In this book I explore the history of copper workers by looking at the living and working conditions of the workers and the sociopolitical aspects of copper production. The study focuses on one particular complex of mines and plants, Potrerillos and El Salvador, from the end of World War II to Chile’s transition to democracy in the early 1990s. Potrerillos and El Salvador are located in the province of Chañaral, in the southern part of the Atacama Desert, on the western slope of the Andes. At an altitude of seven thousand feet, Potrerillos and El Salvador have few water resources, almost no vegetation, and a high-desert climate. After its copper was depleted, Potrerillos was replaced in 1959 by the El Salvador mine, thirty miles away. From 1917 to 1971, the mines were owned by the Andes Copper Company, a subsidiary of the Anaconda Copper Company, then among the three largest copper corporations in the world. Since the nationalization of copper in 1971, the mines have been owned by the Corporación del Cobre (codelco), a state-owned copper corporation.
•••••
(Set of tasks):
a. In the passage on Chilean copper workers, what replaced Potrerillos in 1959 after its copper ran out?
b. Pick up the passage on Chilean copper workers where it stops and write the next part.
•••••
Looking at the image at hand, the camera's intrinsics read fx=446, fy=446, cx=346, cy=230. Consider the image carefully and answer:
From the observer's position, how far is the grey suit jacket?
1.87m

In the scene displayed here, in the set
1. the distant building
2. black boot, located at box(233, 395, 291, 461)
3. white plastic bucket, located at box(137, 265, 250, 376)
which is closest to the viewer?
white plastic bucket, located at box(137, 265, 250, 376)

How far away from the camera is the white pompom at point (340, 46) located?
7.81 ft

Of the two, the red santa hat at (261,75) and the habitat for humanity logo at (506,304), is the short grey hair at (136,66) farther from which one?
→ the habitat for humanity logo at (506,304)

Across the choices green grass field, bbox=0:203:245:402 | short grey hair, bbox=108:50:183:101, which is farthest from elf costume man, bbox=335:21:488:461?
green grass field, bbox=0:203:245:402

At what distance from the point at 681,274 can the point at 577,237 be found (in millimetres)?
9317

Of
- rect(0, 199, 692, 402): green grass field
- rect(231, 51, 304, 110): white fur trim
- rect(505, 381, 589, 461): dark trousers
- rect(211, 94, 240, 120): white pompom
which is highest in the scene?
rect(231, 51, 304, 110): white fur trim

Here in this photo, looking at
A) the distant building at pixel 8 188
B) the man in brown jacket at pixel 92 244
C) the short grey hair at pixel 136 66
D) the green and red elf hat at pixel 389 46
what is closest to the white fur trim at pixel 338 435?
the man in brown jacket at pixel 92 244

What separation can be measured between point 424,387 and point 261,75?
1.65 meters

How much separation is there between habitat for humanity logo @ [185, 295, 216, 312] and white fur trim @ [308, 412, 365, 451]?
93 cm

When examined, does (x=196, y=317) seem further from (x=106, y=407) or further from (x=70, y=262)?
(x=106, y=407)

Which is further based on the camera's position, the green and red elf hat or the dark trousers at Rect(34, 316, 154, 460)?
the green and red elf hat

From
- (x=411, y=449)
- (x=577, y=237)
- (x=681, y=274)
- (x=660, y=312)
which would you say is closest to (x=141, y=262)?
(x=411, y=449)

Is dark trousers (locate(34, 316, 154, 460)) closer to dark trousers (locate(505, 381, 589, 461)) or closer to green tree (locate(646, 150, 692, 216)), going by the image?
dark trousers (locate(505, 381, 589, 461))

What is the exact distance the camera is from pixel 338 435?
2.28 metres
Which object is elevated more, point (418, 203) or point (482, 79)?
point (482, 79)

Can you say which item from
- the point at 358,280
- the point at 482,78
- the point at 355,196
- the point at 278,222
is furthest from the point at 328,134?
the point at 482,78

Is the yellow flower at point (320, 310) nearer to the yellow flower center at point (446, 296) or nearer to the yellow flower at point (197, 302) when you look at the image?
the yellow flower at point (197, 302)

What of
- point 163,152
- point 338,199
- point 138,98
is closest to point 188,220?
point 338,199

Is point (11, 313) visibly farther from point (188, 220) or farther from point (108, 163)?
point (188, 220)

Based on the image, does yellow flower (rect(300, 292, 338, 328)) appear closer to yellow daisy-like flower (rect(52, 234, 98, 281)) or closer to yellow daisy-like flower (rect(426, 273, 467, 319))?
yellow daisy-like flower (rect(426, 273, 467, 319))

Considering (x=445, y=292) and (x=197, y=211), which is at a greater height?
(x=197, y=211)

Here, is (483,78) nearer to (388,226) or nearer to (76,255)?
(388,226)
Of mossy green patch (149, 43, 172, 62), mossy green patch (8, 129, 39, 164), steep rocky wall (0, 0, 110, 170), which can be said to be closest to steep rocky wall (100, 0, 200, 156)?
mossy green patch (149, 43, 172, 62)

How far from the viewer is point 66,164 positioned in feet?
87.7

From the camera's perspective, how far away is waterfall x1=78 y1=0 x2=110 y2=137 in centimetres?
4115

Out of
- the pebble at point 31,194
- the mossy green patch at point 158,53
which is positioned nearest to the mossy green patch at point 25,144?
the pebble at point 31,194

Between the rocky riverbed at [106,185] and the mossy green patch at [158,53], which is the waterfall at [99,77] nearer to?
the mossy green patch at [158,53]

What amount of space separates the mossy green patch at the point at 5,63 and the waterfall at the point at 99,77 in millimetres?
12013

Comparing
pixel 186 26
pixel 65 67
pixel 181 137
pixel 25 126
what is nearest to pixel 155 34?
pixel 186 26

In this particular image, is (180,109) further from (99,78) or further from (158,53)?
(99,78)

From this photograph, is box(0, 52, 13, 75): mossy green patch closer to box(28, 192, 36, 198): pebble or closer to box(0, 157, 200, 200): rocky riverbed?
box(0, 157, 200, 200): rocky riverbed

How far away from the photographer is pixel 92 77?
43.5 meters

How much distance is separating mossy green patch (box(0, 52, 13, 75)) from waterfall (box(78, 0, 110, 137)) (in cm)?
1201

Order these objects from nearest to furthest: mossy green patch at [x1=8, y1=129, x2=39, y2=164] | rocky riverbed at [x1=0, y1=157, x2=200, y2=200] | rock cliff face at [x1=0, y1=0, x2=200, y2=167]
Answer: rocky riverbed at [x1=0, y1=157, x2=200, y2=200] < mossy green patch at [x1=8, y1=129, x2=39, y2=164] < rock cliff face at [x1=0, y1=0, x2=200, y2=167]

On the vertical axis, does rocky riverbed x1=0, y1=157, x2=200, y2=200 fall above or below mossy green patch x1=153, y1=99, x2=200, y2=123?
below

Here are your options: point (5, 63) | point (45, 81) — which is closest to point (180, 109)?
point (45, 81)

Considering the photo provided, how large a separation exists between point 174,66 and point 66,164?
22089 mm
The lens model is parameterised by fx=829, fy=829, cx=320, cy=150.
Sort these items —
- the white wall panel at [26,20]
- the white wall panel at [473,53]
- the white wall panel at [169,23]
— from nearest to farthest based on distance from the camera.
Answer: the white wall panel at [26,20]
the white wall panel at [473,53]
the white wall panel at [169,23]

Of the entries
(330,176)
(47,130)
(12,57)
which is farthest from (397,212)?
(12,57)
•••••
(Final answers):
a. The El Salvador mine, thirty miles away, replaced Potrerillos.

b.
The history of Potrerillos and El Salvador was shaped by complex negotiations and conflicts between labor, foreign capital, and the national state. At the local level, workers, management, and state authorities defined the organization of production and of living and working arrangements. At the national political level, copper labor unions demanded from the state and legislators changes in labor and social legislation. At the same time, U.S. copper corporations, the national state, and the Copper Workers Confederation discussed the directions of copper policies and the rights and obligations of foreign investors. These interactions were ultimately shaped by the international copper market and changes in world demand and supply of copper. By taking into account how these actors interacted at different levels, I seek to overcome the traditional division in copper historiography, between the local, labor history of copper workers and management and the political and economic history of the relationship between the state and copper companies.

The cases of Potrerillos and El Salvador demonstrate how the characteristics of a foreign-owned-company town created enormous tensions between workers and management and, eventually, the state. As in many mining and company towns around the world, management was responsible for providing basic services, among them housing, food, transportation, health care, and entertainment. Andes Copper segregated Chilean workers from foreign supervisors and established two separate payroll systems (dollars for U.S. managers and supervisors and local currency for Chilean workers). It also regarded the camp as private property, restricting the access of visitors and independent shopkeepers. The intersections of living and working spaces, the strong presence of the company in workers’ daily lives, the company’s efforts to control and shape the working community, the gap between foreign managers and Chilean workers, and urban segregation became the basis of a radical and nationalistic labor culture in these camps.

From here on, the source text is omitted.